(LIST OF TASKS):
a) Transcribe the stretch from "## Wood Duck" through "of sugar maple/oaks." in the black walnut firewood thread word for word.
b) Please pick up the black walnut firewood thread after its last post and carry it on.

EXCERPT TO READ Block Start

# Who has burned black walnut?



## Badfish740 (Nov 16, 2010)

It looks as though I'm going to end up with just over a cord from the black walnut that my dad's neighbor cut down.  The straight grained pieces split almost effortlessly but the twisty parts of the tree really tested the mettle of my Lickity Splitter-some of them seemed like they tore more than split.  The thing I noticed was the really pleasant smell the wood has-I can't really describe it, it just smells good.  It seems pretty middle of the road according to the btu charts (About 20 million btu/cord)-not as good as oak, but a little better than some species of cherry and maple.  How about coaling?


----------



## struggle (Nov 16, 2010)

It will develope coals and I have burn't it several seasons. 

I would never ever turn it down. 

It works quit well.


----------



## Danno77 (Nov 16, 2010)

I burn a lot of Black Walnut. It's one of my favorite woods. I, too, love the smell. A lot of people really dislike that smell. Burn it when it's seasoned and tell me what you think. I know where it falls on the charts, but I generally feel that it's highly underrated. I've been debating whether it's a regional difference, or more recently, whether the tree coming from a stand of trees (making it grow straight and tall) produces a better wood than one that is out in the open (like a yard tree) where it can grow a large canopy.


----------



## lukem (Nov 16, 2010)

It's not the best but far from the worst.  Get it and you'll like it.  I have some I'll be burning this winter.  Did some last year and really liked it. 

I agree that it is underrated on the BTU charts.


----------



## Wood Duck (Nov 16, 2010)

I have a bunch. Mine are mostly from a really poor site, where they grow slowly. Maybe that makes them denser than average walnut, since the growth rings are very close together. I like the way it burns, but almost always burn it mixed with other woods (just because the woods are mixed in the piles) so I can't say too much about it, except good firewood.


----------



## 3fordasho (Nov 16, 2010)

I've got quite a bit of it around here, grows like a weed tree in my area.  Splits easy and seasons reasonably fast.
I'd rate it btu and coaling wise above silver maple, about par with black cherry, and below the likes of sugar maple/oaks.  
Don't like em so much as a yard tree, messy and don't plant your garden next to one.


----------



## Danno77 (Nov 16, 2010)

3fordasho said:
			
		

> Don't like em so much as a yard tree, messy and don't plant your garden next to one.


or park a car under them. I've got one over my house and you can hear them drop onto the roof and roll all the way down. super annoying. Don't worry, it leans the other way (towards the neighbors house), lol.


----------



## stint9 (Nov 16, 2010)

Yup

Agree with no problem as firewood

Agree even more about being messy lawn trees

They are murder on mower blades when dropping nuts

I had a neighbor buy one of those golf driving range machines at auction really cheap and used it to pick up all the nuts off lawns


----------



## 70marlin (Nov 16, 2010)

Seasons very fast and burns just as quick.

EXCERPT TO READ Block End
DATA PROVIDED Block Start

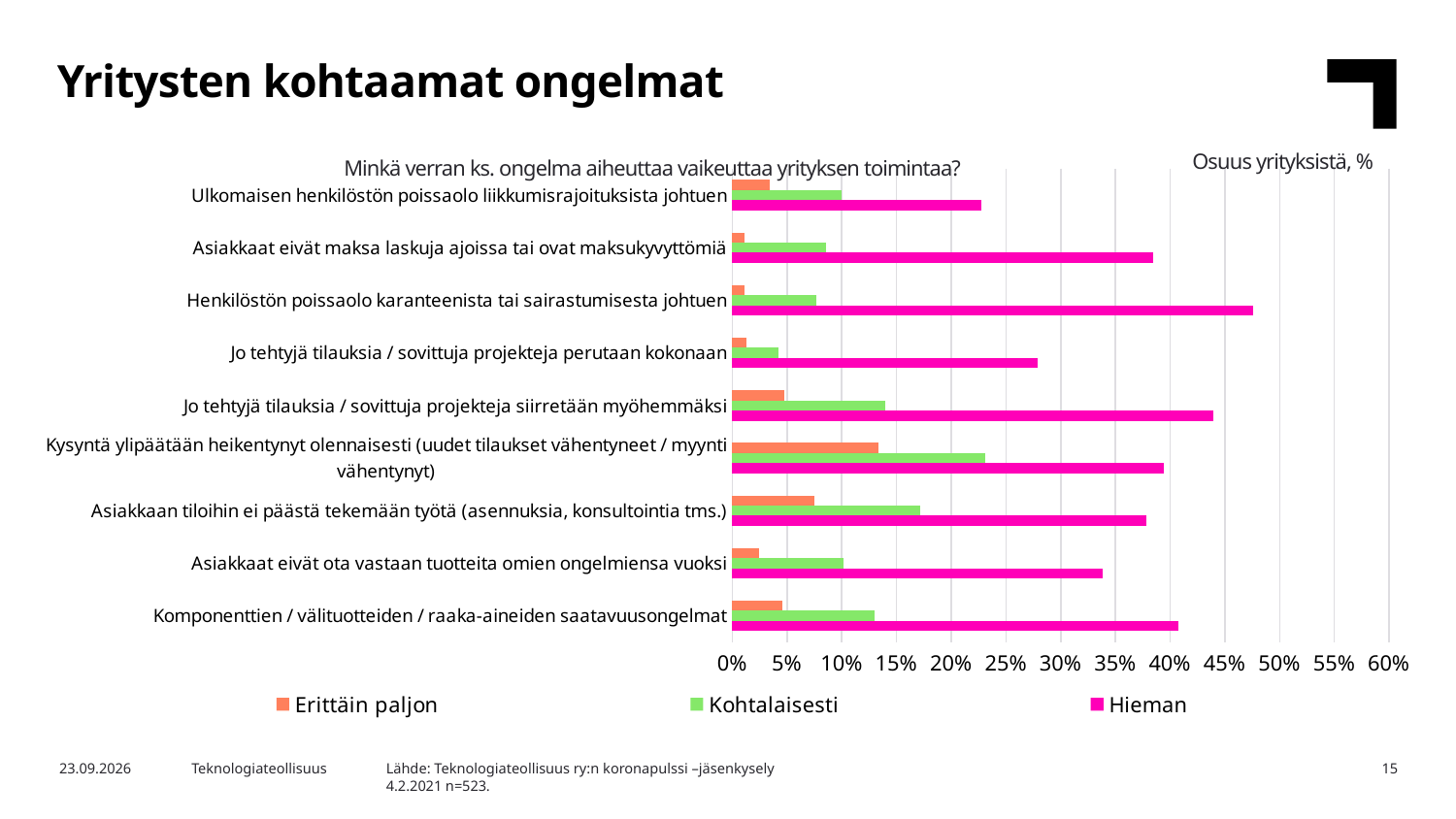
Is the 'Hieman' value for 'Henkilöstön poissaolo karanteenista tai sairastumisesta johtuen' greater or less than 45%? greater How many series does the legend list? 3 Which is larger: the 'Hieman' value for 'Jo tehtyjä tilauksia / sovittuja projekteja siirretään myöhemmäksi' or for 'Jo tehtyjä tilauksia / sovittuja projekteja perutaan kokonaan'? Jo tehtyjä tilauksia / sovittuja projekteja siirretään myöhemmäksi Is the 'Hieman' value for 'Ulkomaisen henkilöstön poissaolo liikkumisrajoituksista johtuen' greater or less than 25%? less Which category has the lowest value for the 'Hieman' series? Ulkomaisen henkilöstön poissaolo liikkumisrajoituksista johtuen Which category has the lowest value for the 'Kohtalaisesti' series? Jo tehtyjä tilauksia / sovittuja projekteja perutaan kokonaan Which colour represents the 'Hieman' series in the chart? magenta (pink) Which category has the highest value for the 'Hieman' series? Henkilöstön poissaolo karanteenista tai sairastumisesta johtuen Which category has the highest value for the 'Erittäin paljon' series? Kysyntä ylipäätään heikentynyt olennaisesti (uudet tilaukset vähentyneet / myynti vähentynyt) Is the 'Kohtalaisesti' value for 'Kysyntä ylipäätään heikentynyt olennaisesti' greater or less than 20%? greater How many problem categories are plotted on the chart? 9 What kind of chart is shown on the slide? bar chart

DATA PROVIDED Block End

(ANSWERS BY ITEM NUMBER):
a)
## Wood Duck (Nov 16, 2010)

I have a bunch. Mine are mostly from a really poor site, where they grow slowly. Maybe that makes them denser than average walnut, since the growth rings are very close together. I like the way it burns, but almost always burn it mixed with other woods (just because the woods are mixed in the piles) so I can't say too much about it, except good firewood.


----------



## 3fordasho (Nov 16, 2010)

I've got quite a bit of it around here, grows like a weed tree in my area.  Splits easy and seasons reasonably fast.
I'd rate it btu and coaling wise above silver maple, about par with black cherry, and below the likes of sugar maple/oaks.

b)
----------



## Chargerman (Nov 16, 2010)

I have a ton of walnut at our farm. It burns well, has good coaling, and is easy splitting. My main complaints are the bark seems messy and it does create more ash than the oak or elm I also burn.


----------



## Lumber-Jack (Nov 16, 2010)

Besides a little Elm, the only "hardwood" I have any quantity of is Black Walnut.  
As others have mentioned I really like the smell, not that I get much opportunity to smell it in the house, but sometimes when the stove is going and I'm outside I get a whiff.
What I don't like about it is that it's tough to split, lots of knots and Y pieces and ugly chunks, in fact I had to noodle most of it.
As for the burning qualities, I have really tested it quite a few times, in comparison to the Lodgepole pine I usually burn, with regard to heat output and burn times. Frankly I don't find much of a difference, it may be there, but it's so slight that I just haven't been able to tell with any certainty if it's outperforming my pine or just wishful thinking on my part. The walnut wood splits seem to be heavier than my pine, and way harder to split even though the MC is about the same. So you would think that it would carry more BTUs, but I just haven't seen it with longer burn times or coaling. 
I still got another half a cord that's nice and dry so when it gets colder I'll try some more comparisons.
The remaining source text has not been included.